TPI and EquaTerra, two of the industry’s leading outsourcing consulting firms, have terminated their merger plan, which was made public late last year and signed in February. The March 10 announcement, which came as a surprise to even some employees of both firms, followed recent disclosure by executives of both companies that it had gone as far as picking out a new name, Veritage, for the merged organization.
The companies issued a short statement about the termination without citing the reason for the breakup, however, sources close to the deal said the two sides failed to agree on one term that caused the deal to break down. The termination was only disclosed earlier this week to employees of both firms.
Stephanie Nelson, a spokesperson for Houston-based TPI, declined to comment on the cause of the breakup and said the company could only disclose that the proposed deal had ended.
A source at EquaTerra, however, confirmed that a last-minute hitch led the two sides to break off the merger.
“An internal issue that could not be agreed upon surfaced very late in the merger process. It was not an issue that would have an impact on either of the firm’s clients or the marketplace. It was simply an impasse in the negotiations that led to a mutual decision to end the agreement,” the source said. “It was a very difficult decision for both firms to make, as the synergies between the two firms and the market opportunities remain strong and positive. Further, both firms’ clients felt limited impact when the merger announcement was made, and will see business as usual following this announcement.”

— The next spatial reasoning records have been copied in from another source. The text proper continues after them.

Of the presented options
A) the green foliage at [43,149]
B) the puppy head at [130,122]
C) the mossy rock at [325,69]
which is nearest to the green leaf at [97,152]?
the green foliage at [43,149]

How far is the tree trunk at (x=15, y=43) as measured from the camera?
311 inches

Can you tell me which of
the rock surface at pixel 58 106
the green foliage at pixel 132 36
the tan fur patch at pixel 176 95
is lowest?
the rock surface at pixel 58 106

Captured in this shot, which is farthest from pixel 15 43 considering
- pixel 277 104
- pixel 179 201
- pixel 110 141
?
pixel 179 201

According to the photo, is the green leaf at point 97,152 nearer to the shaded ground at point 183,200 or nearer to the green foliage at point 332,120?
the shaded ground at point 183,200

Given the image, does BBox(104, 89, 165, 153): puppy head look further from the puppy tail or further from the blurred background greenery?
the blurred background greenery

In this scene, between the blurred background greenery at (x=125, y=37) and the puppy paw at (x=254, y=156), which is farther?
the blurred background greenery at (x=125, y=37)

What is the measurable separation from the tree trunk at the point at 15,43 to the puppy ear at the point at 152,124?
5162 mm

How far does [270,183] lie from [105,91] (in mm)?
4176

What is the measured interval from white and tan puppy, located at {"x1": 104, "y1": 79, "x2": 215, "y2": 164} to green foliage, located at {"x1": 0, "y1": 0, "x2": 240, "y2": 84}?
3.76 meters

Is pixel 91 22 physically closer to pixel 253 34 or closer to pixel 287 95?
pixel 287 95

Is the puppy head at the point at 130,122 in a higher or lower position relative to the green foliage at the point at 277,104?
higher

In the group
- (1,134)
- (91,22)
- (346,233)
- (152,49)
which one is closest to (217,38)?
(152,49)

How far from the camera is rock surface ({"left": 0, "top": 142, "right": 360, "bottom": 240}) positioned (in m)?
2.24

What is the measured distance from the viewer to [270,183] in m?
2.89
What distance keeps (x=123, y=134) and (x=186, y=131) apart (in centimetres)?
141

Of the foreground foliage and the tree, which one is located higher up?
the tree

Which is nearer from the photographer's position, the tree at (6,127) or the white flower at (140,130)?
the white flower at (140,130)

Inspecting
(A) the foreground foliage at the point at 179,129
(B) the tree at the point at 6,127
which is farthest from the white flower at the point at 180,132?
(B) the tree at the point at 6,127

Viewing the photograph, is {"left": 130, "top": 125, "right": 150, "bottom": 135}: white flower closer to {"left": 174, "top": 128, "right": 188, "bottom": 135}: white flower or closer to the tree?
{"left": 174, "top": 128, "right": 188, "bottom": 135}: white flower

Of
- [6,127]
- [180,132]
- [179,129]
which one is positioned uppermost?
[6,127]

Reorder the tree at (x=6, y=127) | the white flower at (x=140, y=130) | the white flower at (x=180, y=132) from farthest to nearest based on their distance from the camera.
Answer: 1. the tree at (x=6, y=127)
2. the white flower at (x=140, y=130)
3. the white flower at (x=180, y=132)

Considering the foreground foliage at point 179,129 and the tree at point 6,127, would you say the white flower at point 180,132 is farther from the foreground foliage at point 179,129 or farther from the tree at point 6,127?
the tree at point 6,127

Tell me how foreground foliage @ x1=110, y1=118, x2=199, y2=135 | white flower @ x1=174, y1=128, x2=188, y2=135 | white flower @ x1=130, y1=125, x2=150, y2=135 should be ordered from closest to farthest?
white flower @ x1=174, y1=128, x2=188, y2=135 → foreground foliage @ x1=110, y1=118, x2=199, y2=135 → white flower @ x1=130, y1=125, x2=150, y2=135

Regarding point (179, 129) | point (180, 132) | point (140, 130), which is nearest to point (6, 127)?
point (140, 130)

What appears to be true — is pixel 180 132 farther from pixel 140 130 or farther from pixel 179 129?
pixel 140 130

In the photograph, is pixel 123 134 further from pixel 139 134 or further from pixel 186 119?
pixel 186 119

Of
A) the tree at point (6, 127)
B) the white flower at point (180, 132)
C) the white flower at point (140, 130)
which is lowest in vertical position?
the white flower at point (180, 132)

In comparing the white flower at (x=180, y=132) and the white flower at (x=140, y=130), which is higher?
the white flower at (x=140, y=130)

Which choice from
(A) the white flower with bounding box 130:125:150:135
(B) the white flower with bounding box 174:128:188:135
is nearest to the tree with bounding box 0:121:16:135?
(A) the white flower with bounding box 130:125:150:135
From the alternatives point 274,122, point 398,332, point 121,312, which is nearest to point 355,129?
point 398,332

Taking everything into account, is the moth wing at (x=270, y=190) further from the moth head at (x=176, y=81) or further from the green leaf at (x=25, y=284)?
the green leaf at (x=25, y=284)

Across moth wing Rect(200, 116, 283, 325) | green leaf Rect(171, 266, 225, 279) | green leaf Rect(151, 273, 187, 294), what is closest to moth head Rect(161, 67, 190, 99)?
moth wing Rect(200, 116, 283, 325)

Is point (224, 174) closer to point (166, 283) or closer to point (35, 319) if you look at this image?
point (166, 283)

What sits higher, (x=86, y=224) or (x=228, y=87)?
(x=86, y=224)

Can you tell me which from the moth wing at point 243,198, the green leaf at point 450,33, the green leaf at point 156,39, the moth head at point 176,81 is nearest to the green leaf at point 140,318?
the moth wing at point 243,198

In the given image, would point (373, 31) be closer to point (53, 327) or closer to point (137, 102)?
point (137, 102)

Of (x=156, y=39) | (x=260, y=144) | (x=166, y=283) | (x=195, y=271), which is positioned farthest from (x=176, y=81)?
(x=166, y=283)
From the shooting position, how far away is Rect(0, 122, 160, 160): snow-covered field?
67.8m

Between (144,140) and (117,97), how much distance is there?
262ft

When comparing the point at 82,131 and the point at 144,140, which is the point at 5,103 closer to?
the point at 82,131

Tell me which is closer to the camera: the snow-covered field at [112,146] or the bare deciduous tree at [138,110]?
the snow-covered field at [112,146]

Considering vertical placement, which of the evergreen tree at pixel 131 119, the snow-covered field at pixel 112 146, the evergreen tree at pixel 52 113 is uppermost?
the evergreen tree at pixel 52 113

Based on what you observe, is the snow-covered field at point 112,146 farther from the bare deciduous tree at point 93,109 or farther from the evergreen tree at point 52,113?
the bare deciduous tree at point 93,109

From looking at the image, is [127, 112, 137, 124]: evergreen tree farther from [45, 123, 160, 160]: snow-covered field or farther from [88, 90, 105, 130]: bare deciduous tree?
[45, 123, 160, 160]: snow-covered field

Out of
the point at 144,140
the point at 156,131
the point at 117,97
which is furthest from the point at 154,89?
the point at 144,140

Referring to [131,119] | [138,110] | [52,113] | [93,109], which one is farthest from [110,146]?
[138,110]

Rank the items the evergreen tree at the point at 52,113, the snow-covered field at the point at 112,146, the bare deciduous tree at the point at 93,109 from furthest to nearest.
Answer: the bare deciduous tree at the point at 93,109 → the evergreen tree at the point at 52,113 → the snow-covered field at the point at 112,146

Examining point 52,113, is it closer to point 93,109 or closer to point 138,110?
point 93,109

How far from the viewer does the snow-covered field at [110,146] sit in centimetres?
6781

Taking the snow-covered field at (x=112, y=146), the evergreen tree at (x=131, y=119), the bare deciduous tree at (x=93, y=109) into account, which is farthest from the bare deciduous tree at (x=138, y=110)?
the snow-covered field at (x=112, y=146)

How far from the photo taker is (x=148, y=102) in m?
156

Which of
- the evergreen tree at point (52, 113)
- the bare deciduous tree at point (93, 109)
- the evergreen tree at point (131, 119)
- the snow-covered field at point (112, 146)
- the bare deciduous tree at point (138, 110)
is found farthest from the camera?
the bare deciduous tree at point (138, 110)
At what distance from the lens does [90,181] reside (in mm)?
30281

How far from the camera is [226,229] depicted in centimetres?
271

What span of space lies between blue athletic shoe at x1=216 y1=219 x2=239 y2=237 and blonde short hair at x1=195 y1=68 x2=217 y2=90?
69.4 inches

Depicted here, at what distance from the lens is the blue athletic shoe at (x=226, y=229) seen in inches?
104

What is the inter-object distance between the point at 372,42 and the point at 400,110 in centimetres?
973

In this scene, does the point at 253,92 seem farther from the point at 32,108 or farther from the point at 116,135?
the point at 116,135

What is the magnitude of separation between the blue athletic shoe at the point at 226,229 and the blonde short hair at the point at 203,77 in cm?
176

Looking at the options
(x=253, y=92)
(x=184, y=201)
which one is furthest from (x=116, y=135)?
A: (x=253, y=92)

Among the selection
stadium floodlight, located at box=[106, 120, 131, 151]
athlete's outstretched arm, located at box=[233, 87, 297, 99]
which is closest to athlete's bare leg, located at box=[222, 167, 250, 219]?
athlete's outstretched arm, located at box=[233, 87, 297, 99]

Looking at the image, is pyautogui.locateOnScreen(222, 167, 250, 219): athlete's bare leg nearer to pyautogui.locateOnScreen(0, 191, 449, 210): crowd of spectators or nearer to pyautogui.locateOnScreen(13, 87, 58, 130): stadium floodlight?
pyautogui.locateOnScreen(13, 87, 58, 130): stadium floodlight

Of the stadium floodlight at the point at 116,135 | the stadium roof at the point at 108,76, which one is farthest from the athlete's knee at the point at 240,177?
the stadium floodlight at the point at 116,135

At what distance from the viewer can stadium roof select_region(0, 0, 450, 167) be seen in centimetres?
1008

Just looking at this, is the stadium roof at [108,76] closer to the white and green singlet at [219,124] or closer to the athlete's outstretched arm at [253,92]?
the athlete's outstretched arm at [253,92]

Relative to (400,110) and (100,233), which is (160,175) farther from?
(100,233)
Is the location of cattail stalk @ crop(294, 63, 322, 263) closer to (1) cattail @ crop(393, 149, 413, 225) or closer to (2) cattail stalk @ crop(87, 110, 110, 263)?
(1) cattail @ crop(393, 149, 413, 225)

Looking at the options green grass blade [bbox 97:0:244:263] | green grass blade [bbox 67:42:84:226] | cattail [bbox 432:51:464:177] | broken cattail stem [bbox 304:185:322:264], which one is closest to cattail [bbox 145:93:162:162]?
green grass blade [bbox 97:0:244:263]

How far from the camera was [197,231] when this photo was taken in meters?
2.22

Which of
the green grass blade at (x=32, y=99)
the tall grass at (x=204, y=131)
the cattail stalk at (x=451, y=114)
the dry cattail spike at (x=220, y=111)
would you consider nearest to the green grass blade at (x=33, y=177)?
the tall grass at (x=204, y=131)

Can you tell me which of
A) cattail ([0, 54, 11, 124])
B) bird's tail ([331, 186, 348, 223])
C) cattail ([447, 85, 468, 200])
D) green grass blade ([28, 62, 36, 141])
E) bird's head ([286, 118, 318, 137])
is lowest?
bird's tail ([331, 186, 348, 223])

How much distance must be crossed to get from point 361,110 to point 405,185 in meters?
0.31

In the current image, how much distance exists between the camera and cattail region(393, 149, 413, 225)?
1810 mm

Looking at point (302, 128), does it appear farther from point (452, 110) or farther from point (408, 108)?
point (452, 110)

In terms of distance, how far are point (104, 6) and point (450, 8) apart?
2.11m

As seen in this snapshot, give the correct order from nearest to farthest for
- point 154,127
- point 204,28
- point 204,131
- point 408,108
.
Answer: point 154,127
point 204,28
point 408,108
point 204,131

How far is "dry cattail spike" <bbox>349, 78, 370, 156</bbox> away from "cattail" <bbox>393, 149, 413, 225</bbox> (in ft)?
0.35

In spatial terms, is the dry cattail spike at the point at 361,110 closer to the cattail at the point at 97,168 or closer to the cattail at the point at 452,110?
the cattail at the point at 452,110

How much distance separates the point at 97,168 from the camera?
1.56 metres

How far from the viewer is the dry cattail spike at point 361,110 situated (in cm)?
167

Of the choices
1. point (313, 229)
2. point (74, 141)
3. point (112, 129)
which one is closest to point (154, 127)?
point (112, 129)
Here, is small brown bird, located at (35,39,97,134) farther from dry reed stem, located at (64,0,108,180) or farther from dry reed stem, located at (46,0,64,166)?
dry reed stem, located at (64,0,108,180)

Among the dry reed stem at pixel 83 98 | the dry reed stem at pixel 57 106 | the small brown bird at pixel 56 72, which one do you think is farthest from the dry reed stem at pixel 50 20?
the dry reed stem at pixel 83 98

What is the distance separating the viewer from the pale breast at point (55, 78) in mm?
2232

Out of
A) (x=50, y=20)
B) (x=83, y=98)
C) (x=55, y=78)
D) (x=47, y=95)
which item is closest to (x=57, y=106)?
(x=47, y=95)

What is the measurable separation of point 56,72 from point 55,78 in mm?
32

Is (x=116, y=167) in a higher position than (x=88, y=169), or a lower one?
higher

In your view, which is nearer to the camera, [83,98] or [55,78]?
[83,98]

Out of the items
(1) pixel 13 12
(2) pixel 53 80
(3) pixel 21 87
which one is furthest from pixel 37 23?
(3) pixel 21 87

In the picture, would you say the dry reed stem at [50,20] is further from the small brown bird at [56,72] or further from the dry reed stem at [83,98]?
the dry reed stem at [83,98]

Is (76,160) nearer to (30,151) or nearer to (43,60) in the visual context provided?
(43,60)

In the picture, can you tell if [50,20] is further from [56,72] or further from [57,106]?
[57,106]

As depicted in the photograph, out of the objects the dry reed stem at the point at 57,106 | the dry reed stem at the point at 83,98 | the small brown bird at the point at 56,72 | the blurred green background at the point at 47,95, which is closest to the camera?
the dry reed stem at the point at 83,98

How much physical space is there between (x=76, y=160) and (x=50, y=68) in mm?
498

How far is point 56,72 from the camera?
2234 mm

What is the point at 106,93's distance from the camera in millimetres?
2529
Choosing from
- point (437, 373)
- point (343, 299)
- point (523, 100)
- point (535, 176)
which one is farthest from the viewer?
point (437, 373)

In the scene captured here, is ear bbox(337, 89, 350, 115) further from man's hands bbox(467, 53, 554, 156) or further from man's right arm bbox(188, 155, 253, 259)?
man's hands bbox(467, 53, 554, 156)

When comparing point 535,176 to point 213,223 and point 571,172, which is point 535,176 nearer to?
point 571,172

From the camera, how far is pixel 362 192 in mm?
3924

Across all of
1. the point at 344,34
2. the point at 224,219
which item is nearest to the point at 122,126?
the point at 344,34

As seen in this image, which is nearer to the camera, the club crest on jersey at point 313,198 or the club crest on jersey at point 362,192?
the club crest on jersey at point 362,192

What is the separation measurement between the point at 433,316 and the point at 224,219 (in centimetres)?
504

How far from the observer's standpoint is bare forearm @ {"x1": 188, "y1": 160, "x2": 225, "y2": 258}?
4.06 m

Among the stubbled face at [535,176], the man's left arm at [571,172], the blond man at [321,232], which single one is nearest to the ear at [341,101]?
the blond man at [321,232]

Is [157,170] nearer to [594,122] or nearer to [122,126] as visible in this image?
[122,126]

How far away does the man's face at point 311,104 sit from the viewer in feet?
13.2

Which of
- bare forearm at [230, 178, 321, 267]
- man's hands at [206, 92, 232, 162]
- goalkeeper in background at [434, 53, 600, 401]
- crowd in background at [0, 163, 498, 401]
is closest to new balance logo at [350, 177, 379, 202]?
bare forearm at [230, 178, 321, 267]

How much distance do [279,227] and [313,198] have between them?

The two companies had talked extensively about the merger since it was announced in late 2005, going as far as revealing its new identity, a hybrid of the words value and heritage. However, signs that the deal was in trouble began to emerge in late February when the companies asked to be identified in the press by their separate names. Initially, company officials made the request because there had been a delay in closing the merger but said nothing about problems with reaching an agreement on critical terms.
The merged organization would have had a combined total of 550 employees in Europe, the Americas and Asia-Pacific with global advisory services to all industries and business support functions, including human resources, finance and accounting, procurement, IT, and customer relationship management. It also would have been the largest outsourcing advisory firm in the world.